Today, Rep. Adam Schiff (D-CA) introduced the Straw Purchaser Penalty Enhancement Act, which would create a new two-year sentence for certain "straw purchasers" of firearms. Straw purchasers in the United States are responsible for many of the illegal firearm transfers to the Mexican drug cartels. The limited federal penalties have provided prosecutors with little leverage in their efforts to tackle cartel violence. Schiff's legislation would provide prosecutors with a new tool to go after the ringleaders of drug cartels and the gun smugglers that arm them.
"In my time as a federal prosecutor, I learned that one of the most important weapons in our arsenal was the ability to roll up lower-level defendants to get at those most responsible for gun violence," said Schiff. "Current federal law, however, does not give prosecutors sufficient leverage against straw purchasers who are providing guns to drug cartels and gangs. Drug and gun violence has reached a dangerous level along the border and in Mexico. We know that the guns that drug cartels use to kill civilians and law enforcement officers are largely purchased in the United States. Yet we hamstring law enforcement by not giving them the tools they need to dismantle gun trafficking organizations. Straw purchasing is not a "paperwork' violation -- it's a serious crime that has resulted in the deaths of thousands. My legislation would ensure we treat it as the threat to public safety that it is while helping to crack down on traffickers."

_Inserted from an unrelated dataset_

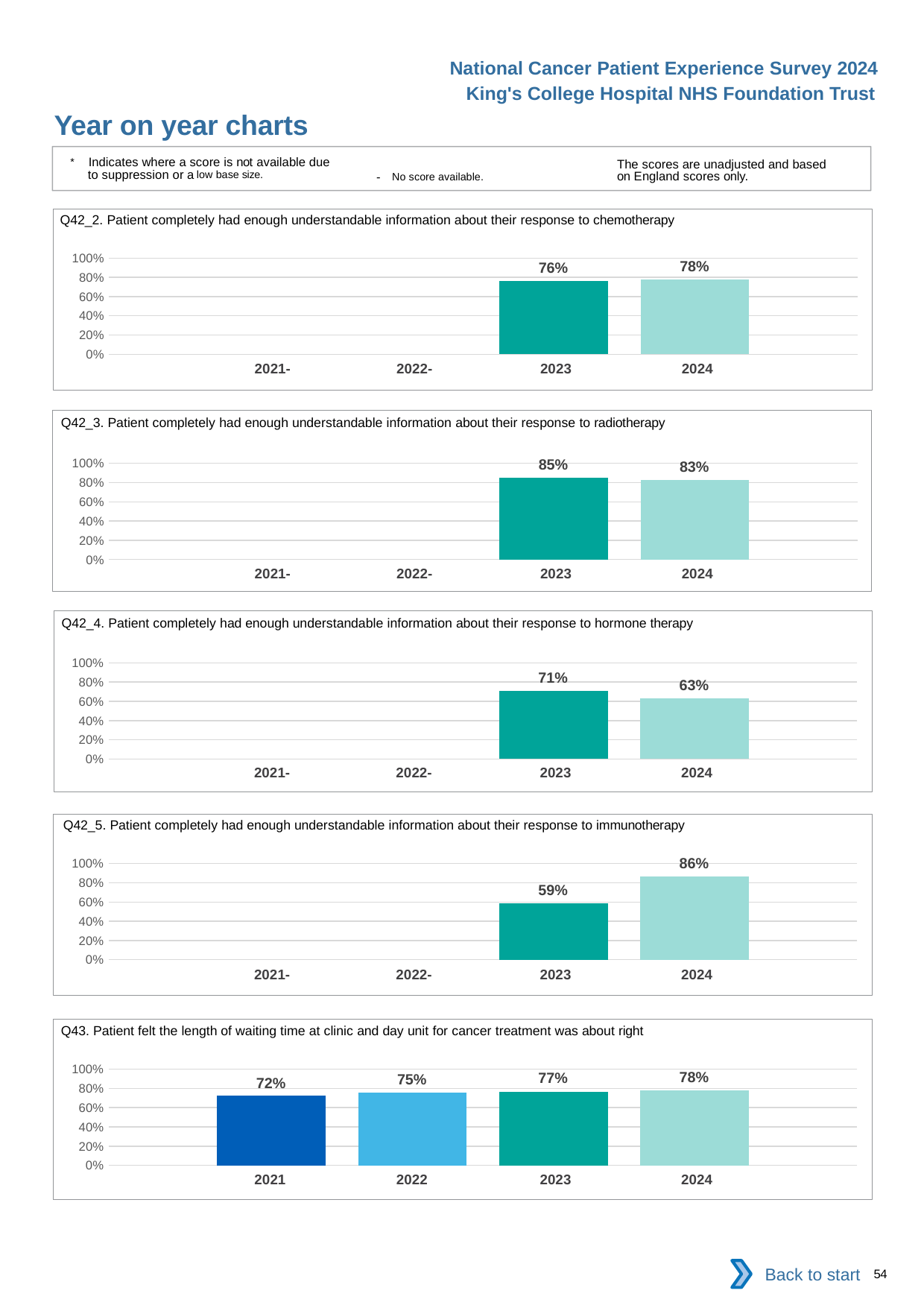
In the Q43 chart (waiting time at clinic and day unit), how many years have a bar plotted? 4 In the Q42_2 chart (chemotherapy), what is the value for 2024? 78% In the Q42_2 chart (chemotherapy), how many years have a bar plotted? 2 What kind of chart is the Q42_5 chart (immunotherapy)? bar chart In the Q42_5 chart (immunotherapy), which year has the higher value, 2023 or 2024? 2024 In the Q43 chart (waiting time at clinic and day unit), do the values rise or fall from 2021 to 2024? rise In the Q43 chart (waiting time at clinic and day unit), what is the value for 2022? 75% How many charts are shown on the slide? 5 In the Q42_4 chart (hormone therapy), what is the difference between the 2023 and 2024 values? 8% In the Q42_3 chart (radiotherapy), what is the value for 2023? 85% In the Q42_5 chart (immunotherapy), what is the difference between the 2024 and 2023 values? 27% In the Q43 chart (waiting time at clinic and day unit), which year has the lowest value? 2021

Specifically, Schiff's legislation would create a new two year penalty for a straw purchaser who intentionally deceives a gun dealer about the true identity of the gun's purchaser. The sentence would be in addition to the penalty under existing law. The bill also requires that gun purchasers be notified when they buy a gun that lying about the true purchaser of a gun is a serious offense.
The Straw Purchaser Penalty Enhancement Act comes on the heels of the Congressional hearings into the Bureau of Alcohol, Tobacco, Firearms and Explosives (ATF) sting operations dubbed "Fast and Furious." In 2010, a federal operation allowed weapons from the United States to pass into the hands of suspected gun smugglers and cartel members so they could be traced to the ringleaders of Mexican drug cartels. During that operation, the ATF lost track of hundreds of weapons which have been linked to violent crimes both in the United States and Mexico, including the shooting of Border Patrol Agent Brian Terry in December 2010. During the hearings, Schiff raised concerns with the politicization of the investigation and encouraged legislators to turn their attention to the steady stream of guns pouring over our border.
During the "Fast and Furious" hearings, ATF agents testifying before the House Oversight Committee were not allowed to testify on how week U.S. gun laws were making it difficult for them to catch those smuggling assault weapons to drug cartels. As noted in one of their testimonies, the agents felt that the laws to prosecute these straw purchasers was "toothless." Video from the hearing can be found here in which ATF Special Agent Peter Forcelli stated that "for somebody to testify against members of a cartel where the alternative is seeing a probation officer once a month, they will opt towards not cooperating with the law enforcement authorities." This legislation would address their concerns. Groups from across the ideological spectrum have called for enhanced laws to prosecute gun trafficking, including Mayors Against Illegal Guns and the National Shooting Sports Foundation.